▸ Recorded data
--- Begin ---

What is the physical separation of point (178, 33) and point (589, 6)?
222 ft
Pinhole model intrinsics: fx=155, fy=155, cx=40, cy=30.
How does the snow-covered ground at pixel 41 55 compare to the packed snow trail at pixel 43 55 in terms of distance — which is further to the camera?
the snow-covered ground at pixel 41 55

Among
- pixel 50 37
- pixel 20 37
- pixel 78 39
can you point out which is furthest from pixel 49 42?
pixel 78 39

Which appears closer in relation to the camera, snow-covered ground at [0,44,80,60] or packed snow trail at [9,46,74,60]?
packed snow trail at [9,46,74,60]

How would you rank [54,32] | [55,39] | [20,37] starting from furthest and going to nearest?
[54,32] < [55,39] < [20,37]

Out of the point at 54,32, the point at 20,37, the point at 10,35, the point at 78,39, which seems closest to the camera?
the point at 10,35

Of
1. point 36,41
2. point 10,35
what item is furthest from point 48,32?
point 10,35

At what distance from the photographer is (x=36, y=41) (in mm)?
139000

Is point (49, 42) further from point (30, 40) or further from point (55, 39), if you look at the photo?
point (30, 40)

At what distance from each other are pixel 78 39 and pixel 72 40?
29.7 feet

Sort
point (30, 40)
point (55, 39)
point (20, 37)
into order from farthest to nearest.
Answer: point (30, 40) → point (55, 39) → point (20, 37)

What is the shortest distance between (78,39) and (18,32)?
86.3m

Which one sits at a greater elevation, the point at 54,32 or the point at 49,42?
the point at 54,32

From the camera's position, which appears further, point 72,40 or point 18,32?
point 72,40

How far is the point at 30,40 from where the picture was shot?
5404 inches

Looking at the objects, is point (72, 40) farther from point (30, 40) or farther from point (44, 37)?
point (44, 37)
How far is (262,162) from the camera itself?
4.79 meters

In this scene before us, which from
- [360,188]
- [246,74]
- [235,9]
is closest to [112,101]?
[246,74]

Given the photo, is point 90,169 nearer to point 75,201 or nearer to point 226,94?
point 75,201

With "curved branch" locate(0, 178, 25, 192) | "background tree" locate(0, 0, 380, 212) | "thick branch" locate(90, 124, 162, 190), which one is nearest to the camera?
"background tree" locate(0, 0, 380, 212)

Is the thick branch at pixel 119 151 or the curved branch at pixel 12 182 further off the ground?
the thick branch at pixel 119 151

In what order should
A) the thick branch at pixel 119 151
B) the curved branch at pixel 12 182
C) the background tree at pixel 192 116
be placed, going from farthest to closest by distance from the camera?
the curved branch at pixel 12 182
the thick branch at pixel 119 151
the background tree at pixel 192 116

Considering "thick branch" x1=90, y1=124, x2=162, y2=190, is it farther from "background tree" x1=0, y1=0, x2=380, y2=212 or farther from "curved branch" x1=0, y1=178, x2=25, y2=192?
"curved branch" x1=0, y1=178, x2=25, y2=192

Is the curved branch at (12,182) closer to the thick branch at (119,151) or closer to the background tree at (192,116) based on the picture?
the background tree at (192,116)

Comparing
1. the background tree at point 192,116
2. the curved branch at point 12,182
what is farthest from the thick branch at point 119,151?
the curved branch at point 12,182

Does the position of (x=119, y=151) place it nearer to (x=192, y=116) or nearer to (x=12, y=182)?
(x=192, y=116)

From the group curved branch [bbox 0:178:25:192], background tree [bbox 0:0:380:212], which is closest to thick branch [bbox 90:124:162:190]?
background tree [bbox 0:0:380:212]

--- End ---

▸ Stated task
Format the lines from the one containing "y1=178, x2=25, y2=192?" through the end of the records, both included, as a Markdown table with the columns Row and Line. Number the rows and skip blank lines.

▸ Task response
| Row | Line |
|---|---|
| 1 | Considering "thick branch" x1=90, y1=124, x2=162, y2=190, is it farther from "background tree" x1=0, y1=0, x2=380, y2=212 or farther from "curved branch" x1=0, y1=178, x2=25, y2=192? |
| 2 | "curved branch" x1=0, y1=178, x2=25, y2=192 |
| 3 | Is the curved branch at (12,182) closer to the thick branch at (119,151) or closer to the background tree at (192,116) based on the picture? |
| 4 | the background tree at (192,116) |
| 5 | Comparing |
| 6 | 1. the background tree at point 192,116 |
| 7 | 2. the curved branch at point 12,182 |
| 8 | what is farthest from the thick branch at point 119,151? |
| 9 | the curved branch at point 12,182 |
| 10 | Does the position of (x=119, y=151) place it nearer to (x=192, y=116) or nearer to (x=12, y=182)? |
| 11 | (x=192, y=116) |
| 12 | From the group curved branch [bbox 0:178:25:192], background tree [bbox 0:0:380:212], which is closest to thick branch [bbox 90:124:162:190]? |
| 13 | background tree [bbox 0:0:380:212] |